> TASK DIRECTIONS
Which lines of the rows below contain the string "located"? Pull out each such line and copy it in full.
-- BEGIN PROVIDED RECORDS --
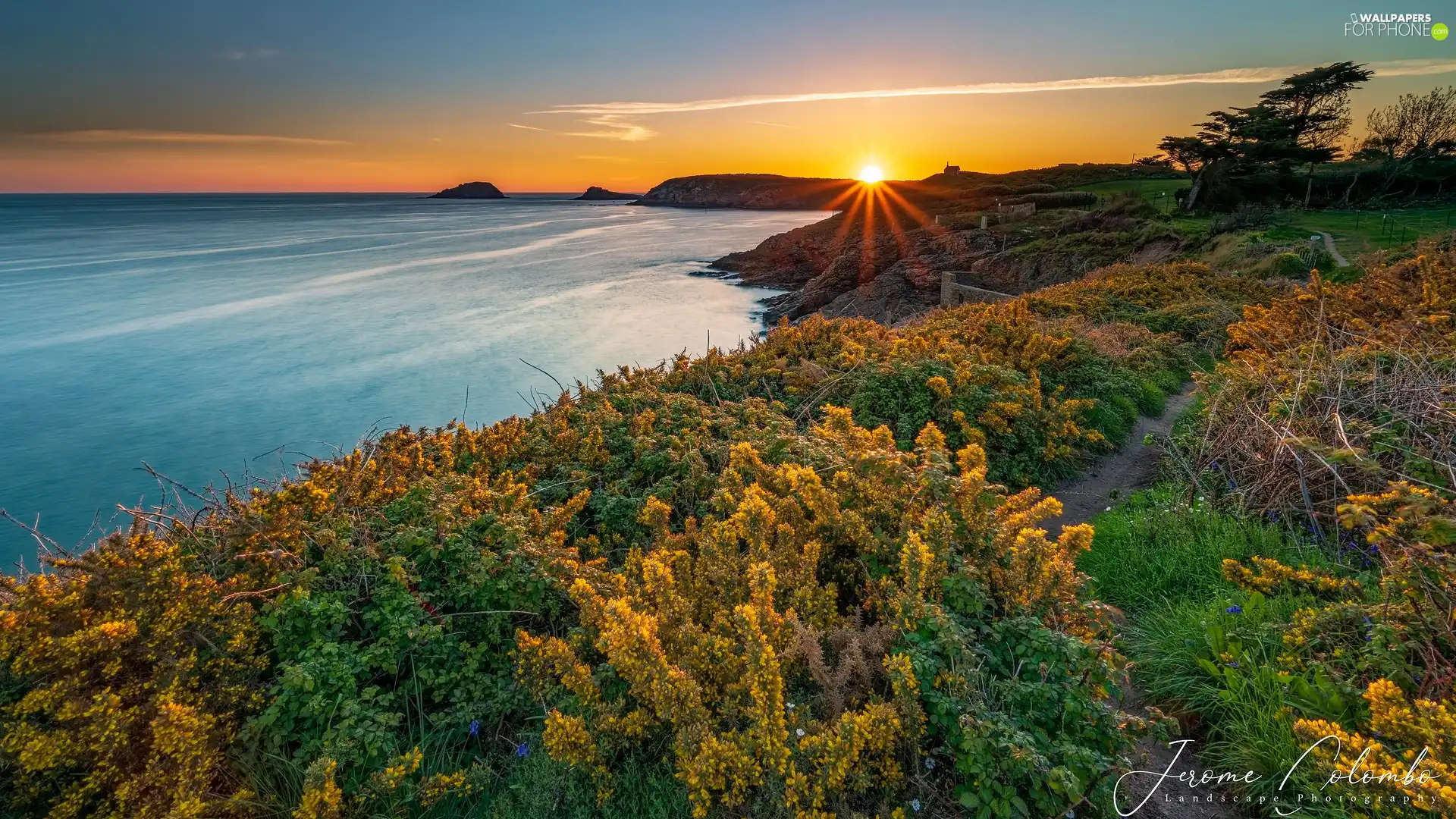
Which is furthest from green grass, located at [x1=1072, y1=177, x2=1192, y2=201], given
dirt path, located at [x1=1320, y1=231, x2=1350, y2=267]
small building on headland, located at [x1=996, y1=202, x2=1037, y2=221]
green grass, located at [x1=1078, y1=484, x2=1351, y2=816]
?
-- END PROVIDED RECORDS --
-- BEGIN PROVIDED RECORDS --
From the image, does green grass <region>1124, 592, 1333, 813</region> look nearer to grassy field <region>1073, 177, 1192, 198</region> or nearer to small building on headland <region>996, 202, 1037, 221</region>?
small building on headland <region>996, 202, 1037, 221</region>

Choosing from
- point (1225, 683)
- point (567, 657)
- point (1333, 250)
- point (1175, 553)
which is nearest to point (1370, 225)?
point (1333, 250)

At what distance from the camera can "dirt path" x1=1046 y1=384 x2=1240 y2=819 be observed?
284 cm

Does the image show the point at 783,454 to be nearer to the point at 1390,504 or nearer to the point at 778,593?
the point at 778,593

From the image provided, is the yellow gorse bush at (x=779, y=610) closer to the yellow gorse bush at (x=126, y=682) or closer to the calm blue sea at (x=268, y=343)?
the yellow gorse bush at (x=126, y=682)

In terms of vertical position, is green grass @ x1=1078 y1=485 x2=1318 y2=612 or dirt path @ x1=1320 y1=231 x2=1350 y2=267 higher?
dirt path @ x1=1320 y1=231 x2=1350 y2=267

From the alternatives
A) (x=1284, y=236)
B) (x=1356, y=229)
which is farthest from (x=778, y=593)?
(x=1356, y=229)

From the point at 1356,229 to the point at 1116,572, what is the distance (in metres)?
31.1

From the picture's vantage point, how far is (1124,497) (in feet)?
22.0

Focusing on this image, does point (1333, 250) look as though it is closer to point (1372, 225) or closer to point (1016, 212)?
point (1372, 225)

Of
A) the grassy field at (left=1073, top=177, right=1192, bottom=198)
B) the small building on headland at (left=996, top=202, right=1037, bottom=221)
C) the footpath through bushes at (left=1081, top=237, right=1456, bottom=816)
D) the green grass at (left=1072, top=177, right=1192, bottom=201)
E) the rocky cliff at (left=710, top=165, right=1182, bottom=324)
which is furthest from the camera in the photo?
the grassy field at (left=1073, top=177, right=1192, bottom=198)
-- END PROVIDED RECORDS --
-- BEGIN PROVIDED RECORDS --
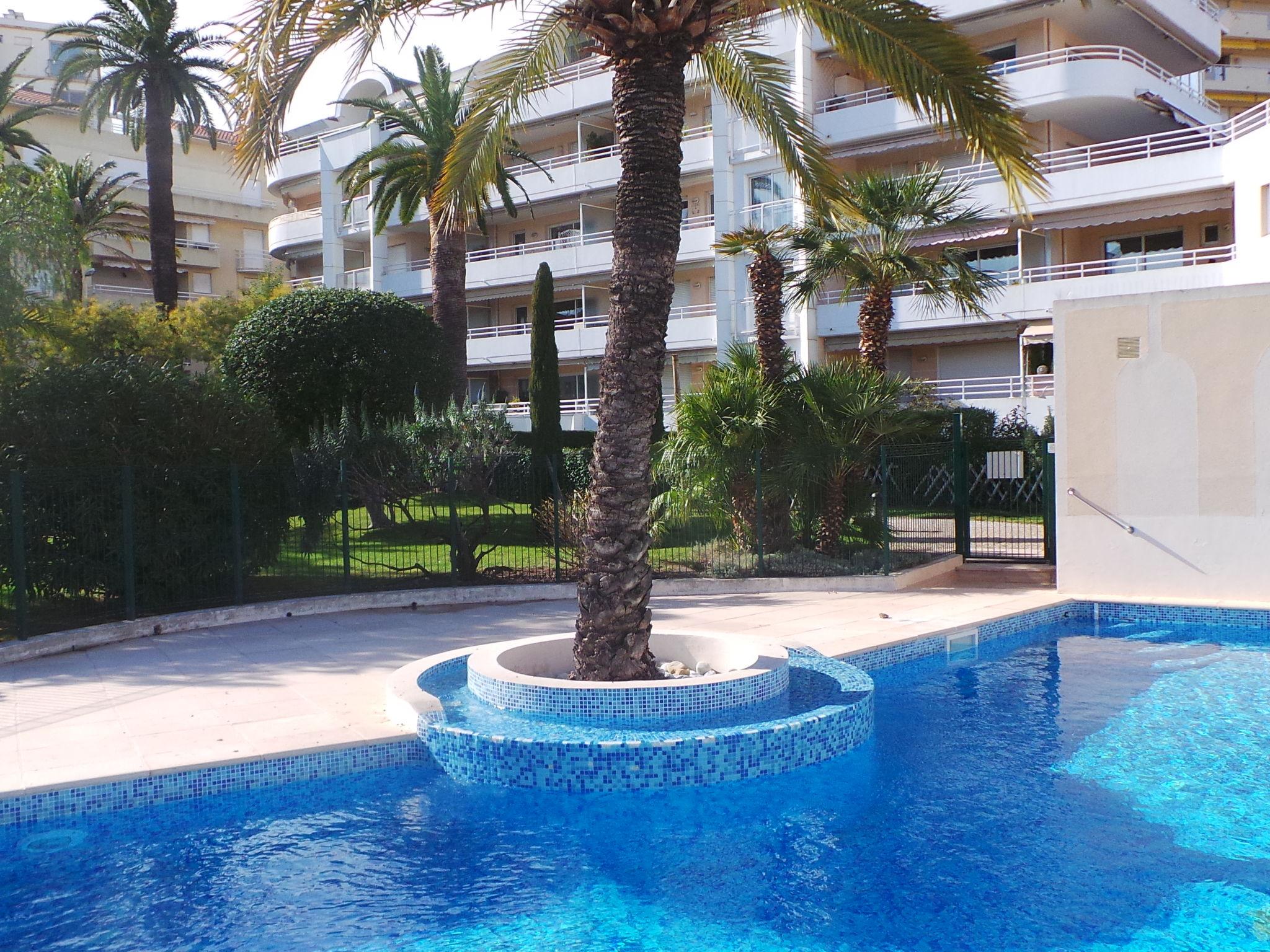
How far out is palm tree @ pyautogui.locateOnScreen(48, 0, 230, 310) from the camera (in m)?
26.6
-- END PROVIDED RECORDS --
> RESULT
Which is furthest from green grass, located at [x1=1072, y1=177, x2=1192, y2=201], given
dirt path, located at [x1=1320, y1=231, x2=1350, y2=267]
small building on headland, located at [x1=996, y1=202, x2=1037, y2=221]
green grass, located at [x1=1078, y1=484, x2=1351, y2=816]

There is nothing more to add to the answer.